◆ INSTRUÇÕES ◆
1. Substitua "Bienal de Veneza" por "Bienal de São Paulo" no trecho do texto sobre a Bienal de Veneza que vai de "Por SELECT ART" até "viagem ao Oriente.", e transcreva esse trecho já com a troca feita.
2. Dê continuidade ao texto sobre a Bienal de Veneza a partir do ponto em que ele termina.

◆ TRECHO DE ORIGEM ◆
((
Por SELECT ART

May You Live in Interesting Times, a exposição internacional da 58ª Bienal de Veneza, inaugurada em 8/5, carrega um enigma a ser decifrado. “Interessante” é uma palavra que não dá conta do que acontece no mundo hoje. Dizer que algo é interessante é rejeitar a sua especificidade, afastá-lo do território do problema, conferir-lhe um caráter genérico. Daí vem o incômodo causado pelo título da mostra com direção artística de Ralph Rugoff, curador da Hayward Gallery, de Londres. A frase, de complexa tradução para o português, já é uma tradução em si: segundo o texto curatorial, seria a tradução que certo diplomata britânico teria feito, nos anos 1930, de certo provérbio chinês antigo, voltando de uma viagem ao Oriente.
))
◆ DADOS ARMAZENADOS ◆
((
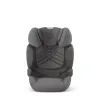 Автокресло Cybex Solution T i-Fix Plus Mirage Grey (522004107) изображение 2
))
◆ RESPOSTAS POR TAREFA ◆
1.
Por SELECT ART

May You Live in Interesting Times, a exposição internacional da 58ª Bienal de São Paulo, inaugurada em 8/5, carrega um enigma a ser decifrado. “Interessante” é uma palavra que não dá conta do que acontece no mundo hoje. Dizer que algo é interessante é rejeitar a sua especificidade, afastá-lo do território do problema, conferir-lhe um caráter genérico. Daí vem o incômodo causado pelo título da mostra com direção artística de Ralph Rugoff, curador da Hayward Gallery, de Londres. A frase, de complexa tradução para o português, já é uma tradução em si: segundo o texto curatorial, seria a tradução que certo diplomata britânico teria feito, nos anos 1930, de certo provérbio chinês antigo, voltando de uma viagem ao Oriente.

2.
Embora Rugoff argumente (tanto no texto quanto na coletiva de imprensa, na abertura) que dizer interessante é o mesmo que se referir à precariedade da existência, a tempos desafiadores e ameaçadores, poderíamos aqui contra-argumentar que nefasto, atroz, extremo, regressivo ou pós-apocalíptico são adjetivos que expressam com mais acuidade o tempo presente. Soa um tanto simplista dizer que “a arte pode ser um tipo de guia sobre como viver e pensar em ‘tempos interessantes’”. A afirmação soa como o statement de uma exposição para uma sociedade sem conflito, construída desde o ponto de vista do homem branco europeu que pensa a contemporaneidade a partir da ideia de uma “ordem mundial do pós-Guerra”.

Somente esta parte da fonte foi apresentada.